PROBLEMS
1. Answer these questions from the review of Garry Wragg's paintings:
(a) At which gallery was the mini retrospective held?
(b) How many years does the career covered by the retrospective span?
(c) What is the title and year of the early work the review names?
2. Copy out everything from "Even in the" down to "orchestration of opposites." in the review of Garry Wragg's paintings.
* Start DOCUMENT SEGMENT *
This mini retrospective just finished at Paisnel Gallery gives us some definitive snapshots from a 50 year career – a career that is so difficult to pin down to one particular mode or type of painting. Why is this so? There are some highly focused kinds of chaos and an ongoing drama of contrary painterly forces at work in Garry Wragg’s art. The hang reflected this irrepressible quality of exploration. Bringing smaller and larger works from different periods into close proximity highlighted a restless, energetic and searching approach to painting. There seems to be no fear of sudden shifts in focus. I think this suggests an openness to experience and a cooler painterly intelligence honed for ‘in the moment’ decision-making and the revelations that follow.
I’m not happy with my own use of terms like ‘chaos’ or ‘forces’. Maybe I could say that Wragg finds visual equivalents for a keen sensitivity to kinaesthestic sensation and energy in his work? Or maybe it’s all about ‘touch’? Paint can act as a conduit for all kinds of impulses. But these impulses are protean and constantly shape-shifting. Paint can catch, direct and release these energies. It can contain contrary inner and outer worlds, sensations and feeling. It can be the medium in which internal and external realities are able to meet – to fuse. Wragg’s art seems in some ways dedicated to this most complex interplay of objective and subjective experience and sensation.
Even in the early works like ‘November Night Trees’ 1966 we are already dealing with a bringing together of somewhat contrary approaches to abstraction and Wragg is openly abstracting from a felt experience in the world. (He is happy to tell us how direct visual or felt experience has informed his practice throughout his career with excerpts taken from a major book appearing by the works.) Hard-edged box-like forms hang in an altogether dusk like misty drifts of greys, greens and scumbled blacks. Deep blue diagonals glow ominously as they flit through the darkness. This bringing together of a hard-edge vocabulary with a thin, atmospheric and lyrical painterliness at first might seem jarring. But in actuality a brooding and compelling tension is achieved through the orchestration of opposites.
* End DOCUMENT SEGMENT *
* Start RECORD SET *
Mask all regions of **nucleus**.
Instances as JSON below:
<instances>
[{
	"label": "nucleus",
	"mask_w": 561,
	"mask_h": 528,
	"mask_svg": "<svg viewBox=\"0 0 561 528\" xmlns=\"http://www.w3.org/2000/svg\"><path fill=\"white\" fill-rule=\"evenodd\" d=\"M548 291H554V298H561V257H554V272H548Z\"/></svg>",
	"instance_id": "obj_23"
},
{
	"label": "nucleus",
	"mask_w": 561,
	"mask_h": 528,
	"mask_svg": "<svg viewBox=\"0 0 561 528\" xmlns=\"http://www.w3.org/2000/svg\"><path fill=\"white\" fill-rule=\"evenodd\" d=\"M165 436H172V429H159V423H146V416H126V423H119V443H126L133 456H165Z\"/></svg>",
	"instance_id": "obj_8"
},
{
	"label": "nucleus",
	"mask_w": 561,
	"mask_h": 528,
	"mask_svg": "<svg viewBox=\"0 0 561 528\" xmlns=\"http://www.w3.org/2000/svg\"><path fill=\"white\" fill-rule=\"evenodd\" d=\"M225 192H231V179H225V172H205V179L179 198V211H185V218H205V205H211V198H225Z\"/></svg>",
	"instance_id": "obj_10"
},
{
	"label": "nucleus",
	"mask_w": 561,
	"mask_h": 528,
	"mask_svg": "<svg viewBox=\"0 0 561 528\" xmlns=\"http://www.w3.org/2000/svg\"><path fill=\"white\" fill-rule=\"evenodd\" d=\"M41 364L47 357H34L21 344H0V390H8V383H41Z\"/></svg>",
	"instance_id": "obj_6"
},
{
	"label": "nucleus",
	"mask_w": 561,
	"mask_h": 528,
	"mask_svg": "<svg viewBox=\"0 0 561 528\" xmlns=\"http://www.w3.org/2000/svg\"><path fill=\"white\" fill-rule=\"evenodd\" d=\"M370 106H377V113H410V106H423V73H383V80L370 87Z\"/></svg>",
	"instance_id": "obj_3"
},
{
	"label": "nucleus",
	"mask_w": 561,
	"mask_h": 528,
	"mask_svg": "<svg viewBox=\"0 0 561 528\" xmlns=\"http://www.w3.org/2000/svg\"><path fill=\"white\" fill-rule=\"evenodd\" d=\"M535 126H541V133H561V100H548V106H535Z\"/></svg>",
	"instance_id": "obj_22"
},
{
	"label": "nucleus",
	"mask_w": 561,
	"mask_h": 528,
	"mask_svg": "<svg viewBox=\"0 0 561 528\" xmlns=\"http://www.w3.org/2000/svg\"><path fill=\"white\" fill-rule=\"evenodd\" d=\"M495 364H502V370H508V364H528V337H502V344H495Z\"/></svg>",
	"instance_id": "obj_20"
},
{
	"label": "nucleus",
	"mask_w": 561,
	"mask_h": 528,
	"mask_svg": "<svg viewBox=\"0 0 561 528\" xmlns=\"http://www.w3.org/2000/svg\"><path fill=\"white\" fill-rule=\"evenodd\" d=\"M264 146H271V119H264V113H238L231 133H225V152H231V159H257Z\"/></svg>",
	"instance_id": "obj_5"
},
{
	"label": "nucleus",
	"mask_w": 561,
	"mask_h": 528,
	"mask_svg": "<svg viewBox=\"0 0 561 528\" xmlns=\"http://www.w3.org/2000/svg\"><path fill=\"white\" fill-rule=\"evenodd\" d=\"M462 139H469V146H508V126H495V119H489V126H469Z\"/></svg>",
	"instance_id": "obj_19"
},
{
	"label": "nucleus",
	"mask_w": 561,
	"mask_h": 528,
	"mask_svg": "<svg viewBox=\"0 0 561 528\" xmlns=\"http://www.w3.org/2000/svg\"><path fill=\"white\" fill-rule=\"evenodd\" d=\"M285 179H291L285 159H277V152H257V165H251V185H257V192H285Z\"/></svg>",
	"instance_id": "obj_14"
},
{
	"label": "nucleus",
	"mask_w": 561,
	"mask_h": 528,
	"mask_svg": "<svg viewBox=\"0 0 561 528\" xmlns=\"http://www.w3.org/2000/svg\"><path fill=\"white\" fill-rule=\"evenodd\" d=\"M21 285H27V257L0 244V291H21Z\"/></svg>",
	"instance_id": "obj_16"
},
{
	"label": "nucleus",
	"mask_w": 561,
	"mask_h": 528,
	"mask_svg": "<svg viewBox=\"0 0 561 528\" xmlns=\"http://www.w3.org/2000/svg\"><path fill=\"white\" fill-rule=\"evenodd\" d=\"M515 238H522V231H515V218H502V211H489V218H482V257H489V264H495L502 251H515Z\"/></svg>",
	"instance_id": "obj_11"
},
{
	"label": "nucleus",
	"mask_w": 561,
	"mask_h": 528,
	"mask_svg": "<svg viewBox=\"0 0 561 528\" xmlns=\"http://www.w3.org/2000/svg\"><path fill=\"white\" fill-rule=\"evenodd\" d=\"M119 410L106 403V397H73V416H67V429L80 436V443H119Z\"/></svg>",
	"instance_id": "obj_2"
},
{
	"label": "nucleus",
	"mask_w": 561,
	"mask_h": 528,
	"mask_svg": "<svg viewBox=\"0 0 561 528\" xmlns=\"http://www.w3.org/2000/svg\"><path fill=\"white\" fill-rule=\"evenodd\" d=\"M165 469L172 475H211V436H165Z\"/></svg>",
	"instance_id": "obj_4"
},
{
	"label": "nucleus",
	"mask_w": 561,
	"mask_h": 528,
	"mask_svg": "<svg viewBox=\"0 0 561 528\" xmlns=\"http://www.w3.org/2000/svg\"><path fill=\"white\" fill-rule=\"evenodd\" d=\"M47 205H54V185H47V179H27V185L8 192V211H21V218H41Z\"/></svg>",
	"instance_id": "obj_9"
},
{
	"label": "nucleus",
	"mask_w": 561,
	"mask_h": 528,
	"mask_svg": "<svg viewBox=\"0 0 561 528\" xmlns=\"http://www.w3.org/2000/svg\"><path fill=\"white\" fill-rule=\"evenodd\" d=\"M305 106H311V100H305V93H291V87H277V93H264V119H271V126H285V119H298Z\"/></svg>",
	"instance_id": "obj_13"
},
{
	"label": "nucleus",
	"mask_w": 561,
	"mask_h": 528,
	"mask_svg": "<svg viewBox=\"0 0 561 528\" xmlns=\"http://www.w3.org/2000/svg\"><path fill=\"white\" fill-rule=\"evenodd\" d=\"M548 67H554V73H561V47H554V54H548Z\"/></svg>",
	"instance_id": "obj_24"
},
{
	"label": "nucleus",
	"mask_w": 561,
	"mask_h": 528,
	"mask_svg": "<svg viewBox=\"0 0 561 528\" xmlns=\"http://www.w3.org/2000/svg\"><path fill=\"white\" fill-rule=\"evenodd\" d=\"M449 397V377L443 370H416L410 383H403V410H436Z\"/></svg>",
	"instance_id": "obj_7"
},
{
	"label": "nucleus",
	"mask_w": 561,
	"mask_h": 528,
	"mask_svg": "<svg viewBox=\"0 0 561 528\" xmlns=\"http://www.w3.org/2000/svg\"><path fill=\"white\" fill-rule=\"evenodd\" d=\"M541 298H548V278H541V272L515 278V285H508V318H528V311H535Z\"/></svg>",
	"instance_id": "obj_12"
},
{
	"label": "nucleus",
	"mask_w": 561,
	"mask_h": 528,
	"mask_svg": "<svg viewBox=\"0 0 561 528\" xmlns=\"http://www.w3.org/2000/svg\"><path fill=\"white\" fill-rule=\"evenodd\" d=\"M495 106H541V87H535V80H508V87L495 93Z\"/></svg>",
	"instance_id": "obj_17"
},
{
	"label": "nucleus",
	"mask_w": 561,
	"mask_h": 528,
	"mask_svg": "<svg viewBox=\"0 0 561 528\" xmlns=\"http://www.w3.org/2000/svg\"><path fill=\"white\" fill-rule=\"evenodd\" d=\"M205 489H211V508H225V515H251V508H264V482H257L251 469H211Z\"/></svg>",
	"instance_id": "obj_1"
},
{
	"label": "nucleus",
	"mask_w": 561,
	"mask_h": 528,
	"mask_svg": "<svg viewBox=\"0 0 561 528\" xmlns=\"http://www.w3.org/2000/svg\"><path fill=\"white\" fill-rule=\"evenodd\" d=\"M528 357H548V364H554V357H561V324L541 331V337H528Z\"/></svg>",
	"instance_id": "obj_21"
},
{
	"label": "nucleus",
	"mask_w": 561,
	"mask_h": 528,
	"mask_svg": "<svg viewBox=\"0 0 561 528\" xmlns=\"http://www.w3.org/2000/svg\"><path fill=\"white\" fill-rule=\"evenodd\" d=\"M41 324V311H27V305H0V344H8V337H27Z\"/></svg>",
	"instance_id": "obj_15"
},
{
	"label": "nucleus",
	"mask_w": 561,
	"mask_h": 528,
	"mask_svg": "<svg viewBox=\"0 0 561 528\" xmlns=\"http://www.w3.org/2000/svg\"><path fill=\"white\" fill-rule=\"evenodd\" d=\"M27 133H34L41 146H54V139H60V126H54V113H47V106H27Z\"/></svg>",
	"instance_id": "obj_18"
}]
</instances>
* End RECORD SET *
ANSWER SET
1.
(a) Paisnel Gallery
(b) 50 years
(c) 'November Night Trees', 1966

2.
Even in the early works like ‘November Night Trees’ 1966 we are already dealing with a bringing together of somewhat contrary approaches to abstraction and Wragg is openly abstracting from a felt experience in the world. (He is happy to tell us how direct visual or felt experience has informed his practice throughout his career with excerpts taken from a major book appearing by the works.) Hard-edged box-like forms hang in an altogether dusk like misty drifts of greys, greens and scumbled blacks. Deep blue diagonals glow ominously as they flit through the darkness. This bringing together of a hard-edge vocabulary with a thin, atmospheric and lyrical painterliness at first might seem jarring. But in actuality a brooding and compelling tension is achieved through the orchestration of opposites.